Checkup

Checkup is an automated health check tool for PostgreSQL. It analyzes your database for known problems and produces a prioritized report with actionable fixes.

Checkup works in two modes:

CLI mode (npx postgresai checkup) — connects directly to your database and runs 11 checks. No Docker required.
Monitoring stack mode — the reporter component inside the full monitoring stack runs automatically on a daily schedule, analyzing collected metrics to generate 23 checks including query analysis, bloat estimates, and wait events.

CLI checks

The CLI runs 11 checks organized in 5 groups.

Version and configuration

A002 — Postgres major version. Reports the major version and checks whether it is still supported by the PostgreSQL community. Running an unsupported major version means no security patches.
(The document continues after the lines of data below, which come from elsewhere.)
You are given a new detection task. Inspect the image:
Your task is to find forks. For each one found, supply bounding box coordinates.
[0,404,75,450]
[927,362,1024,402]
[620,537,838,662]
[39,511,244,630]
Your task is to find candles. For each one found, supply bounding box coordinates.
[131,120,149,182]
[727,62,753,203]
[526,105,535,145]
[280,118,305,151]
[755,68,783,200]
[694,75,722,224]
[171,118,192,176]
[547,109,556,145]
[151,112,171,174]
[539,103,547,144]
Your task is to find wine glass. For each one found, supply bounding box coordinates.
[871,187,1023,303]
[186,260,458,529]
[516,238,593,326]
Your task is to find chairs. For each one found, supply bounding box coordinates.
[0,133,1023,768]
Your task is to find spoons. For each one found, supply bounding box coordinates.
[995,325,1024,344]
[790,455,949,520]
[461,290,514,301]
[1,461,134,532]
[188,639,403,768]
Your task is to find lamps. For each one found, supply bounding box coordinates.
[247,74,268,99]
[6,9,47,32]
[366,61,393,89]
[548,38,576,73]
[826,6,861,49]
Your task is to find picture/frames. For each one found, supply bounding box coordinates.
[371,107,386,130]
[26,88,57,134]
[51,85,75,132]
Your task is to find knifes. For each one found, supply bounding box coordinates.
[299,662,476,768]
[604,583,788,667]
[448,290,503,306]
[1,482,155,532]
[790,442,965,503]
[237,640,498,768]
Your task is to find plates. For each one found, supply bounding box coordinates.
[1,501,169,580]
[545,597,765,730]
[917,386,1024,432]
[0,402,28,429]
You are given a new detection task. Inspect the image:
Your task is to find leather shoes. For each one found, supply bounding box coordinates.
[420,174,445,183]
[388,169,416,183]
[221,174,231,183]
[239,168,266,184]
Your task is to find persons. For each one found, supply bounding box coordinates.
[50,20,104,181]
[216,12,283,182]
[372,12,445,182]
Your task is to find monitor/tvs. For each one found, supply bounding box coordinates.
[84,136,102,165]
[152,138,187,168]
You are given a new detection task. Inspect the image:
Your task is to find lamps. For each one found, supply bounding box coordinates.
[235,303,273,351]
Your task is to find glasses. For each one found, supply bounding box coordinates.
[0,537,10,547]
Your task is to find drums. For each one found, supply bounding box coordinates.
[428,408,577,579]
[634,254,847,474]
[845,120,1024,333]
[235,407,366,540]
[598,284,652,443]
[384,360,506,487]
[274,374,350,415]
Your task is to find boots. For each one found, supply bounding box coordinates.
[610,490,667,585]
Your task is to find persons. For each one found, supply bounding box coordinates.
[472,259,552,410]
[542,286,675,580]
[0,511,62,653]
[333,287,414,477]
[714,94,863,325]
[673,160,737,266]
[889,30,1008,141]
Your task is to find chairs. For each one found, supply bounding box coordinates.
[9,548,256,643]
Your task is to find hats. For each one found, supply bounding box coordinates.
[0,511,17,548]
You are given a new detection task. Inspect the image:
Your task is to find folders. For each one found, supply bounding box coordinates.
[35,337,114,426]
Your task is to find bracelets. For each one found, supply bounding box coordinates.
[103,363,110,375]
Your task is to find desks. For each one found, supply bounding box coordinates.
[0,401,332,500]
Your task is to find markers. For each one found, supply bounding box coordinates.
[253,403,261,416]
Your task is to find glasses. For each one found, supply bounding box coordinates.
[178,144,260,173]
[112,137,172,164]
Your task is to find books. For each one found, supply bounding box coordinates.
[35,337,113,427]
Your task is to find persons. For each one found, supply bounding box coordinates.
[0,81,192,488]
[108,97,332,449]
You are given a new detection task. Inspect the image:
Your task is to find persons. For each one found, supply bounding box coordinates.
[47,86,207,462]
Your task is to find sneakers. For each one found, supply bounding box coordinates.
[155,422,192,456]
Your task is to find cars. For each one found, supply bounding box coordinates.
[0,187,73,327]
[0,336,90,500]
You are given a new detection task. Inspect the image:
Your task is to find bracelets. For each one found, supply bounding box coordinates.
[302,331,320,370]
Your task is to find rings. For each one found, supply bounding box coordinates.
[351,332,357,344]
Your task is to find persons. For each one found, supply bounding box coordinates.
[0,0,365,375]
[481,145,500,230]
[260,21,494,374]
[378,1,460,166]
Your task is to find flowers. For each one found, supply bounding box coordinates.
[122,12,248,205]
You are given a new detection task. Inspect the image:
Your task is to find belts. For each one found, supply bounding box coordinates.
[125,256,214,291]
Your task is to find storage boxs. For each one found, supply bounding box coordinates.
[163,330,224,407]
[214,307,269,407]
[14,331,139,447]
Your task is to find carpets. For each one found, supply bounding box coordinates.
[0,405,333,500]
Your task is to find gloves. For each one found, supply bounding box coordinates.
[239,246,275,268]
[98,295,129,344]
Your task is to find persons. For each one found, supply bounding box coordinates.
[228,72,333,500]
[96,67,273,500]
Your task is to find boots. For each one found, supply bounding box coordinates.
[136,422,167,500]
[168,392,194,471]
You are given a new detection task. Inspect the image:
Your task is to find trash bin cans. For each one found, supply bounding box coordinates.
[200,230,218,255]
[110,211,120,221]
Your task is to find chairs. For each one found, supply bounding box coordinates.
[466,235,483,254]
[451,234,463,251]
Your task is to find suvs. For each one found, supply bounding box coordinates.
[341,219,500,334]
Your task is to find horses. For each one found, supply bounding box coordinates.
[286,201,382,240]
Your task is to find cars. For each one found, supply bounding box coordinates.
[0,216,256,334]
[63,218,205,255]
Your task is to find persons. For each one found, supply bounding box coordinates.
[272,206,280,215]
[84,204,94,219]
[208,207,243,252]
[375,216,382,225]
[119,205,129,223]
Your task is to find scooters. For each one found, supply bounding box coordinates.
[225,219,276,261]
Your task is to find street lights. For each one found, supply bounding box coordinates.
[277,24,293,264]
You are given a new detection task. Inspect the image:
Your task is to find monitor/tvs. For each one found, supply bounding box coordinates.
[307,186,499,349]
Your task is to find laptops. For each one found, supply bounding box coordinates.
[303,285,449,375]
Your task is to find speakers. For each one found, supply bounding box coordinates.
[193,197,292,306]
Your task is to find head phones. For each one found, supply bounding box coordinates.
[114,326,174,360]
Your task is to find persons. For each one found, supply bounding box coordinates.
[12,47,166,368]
A013 — Postgres minor version. Checks whether you are on the latest minor release. Minor releases contain critical bug fixes and security patches — lagging behind is a common source of preventable outages.

A003 — Postgres settings. Collects all postgresql.conf settings so they can be analyzed for known misconfigurations (e.g., shared_buffers still at the 128 MB default, random_page_cost not tuned for SSDs).

A007 — Altered settings. Shows which settings have been changed from their defaults. Helps identify intentional tuning vs. accidental changes and catch settings that conflict with each other.

A004 — Cluster information. Collects cluster-level metadata: data directory, database sizes, tablespace layout, and replication state. Useful for understanding the physical layout of the installation.

Monitoring readiness

D004 — pg_stat_statements and pg_stat_kcache settings. Verifies that pg_stat_statements is installed and configured correctly. Without it, query-level analysis (in dashboards and future checkup checks) is not possible. Also checks for pg_stat_kcache if available.

Autovacuum

F001 — Autovacuum: current settings. Collects all autovacuum-related settings (global and per-table overrides). Identifies common misconfigurations such as autovacuum disabled on specific tables, overly conservative thresholds, or too few workers for the workload.

Memory

G001 — Memory-related settings. Analyzes shared_buffers, work_mem, maintenance_work_mem, effective_cache_size, and other memory settings relative to the available system RAM. Flags obvious problems like shared_buffers set to less than 25% of RAM or work_mem set too high for the number of connections.

Index health

H001 — Invalid indexes. Finds indexes that are marked as invalid — typically from a failed CREATE INDEX CONCURRENTLY that was never cleaned up. Invalid indexes consume disk space and slow down writes but are never used for queries.

H002 — Unused indexes. Lists indexes with zero scans since the last statistics reset. Each unused index wastes disk space and adds overhead to every INSERT, UPDATE, and DELETE. The report includes the index definition and size, and notes whether the index supports a foreign key constraint (in which case it should not be dropped).

H004 — Redundant indexes. Finds indexes that are fully covered by another index on the same table. For example, an index on (customer_id) is redundant if an index on (customer_id, created_at) also exists — the composite index can serve both single-column and multi-column lookups.

Monitoring stack checks

Get all 23 checks automatically

Install managed monitoring from PostgresAI Console to run all checks daily, track issues over time, and resolve them with AI-assisted tools — no self-hosting required.

When running inside the full monitoring stack, the reporter generates 12 additional checks by analyzing metrics collected by pgwatch and VictoriaMetrics. These checks are not available in the CLI because they require historical metric data.

Bloat

F004 — Heap bloat (estimated). Estimates table bloat using pgstattuple-style heuristics from collected metrics. Reports wasted space per table so you can prioritize VACUUM FULL or pg_repack targets.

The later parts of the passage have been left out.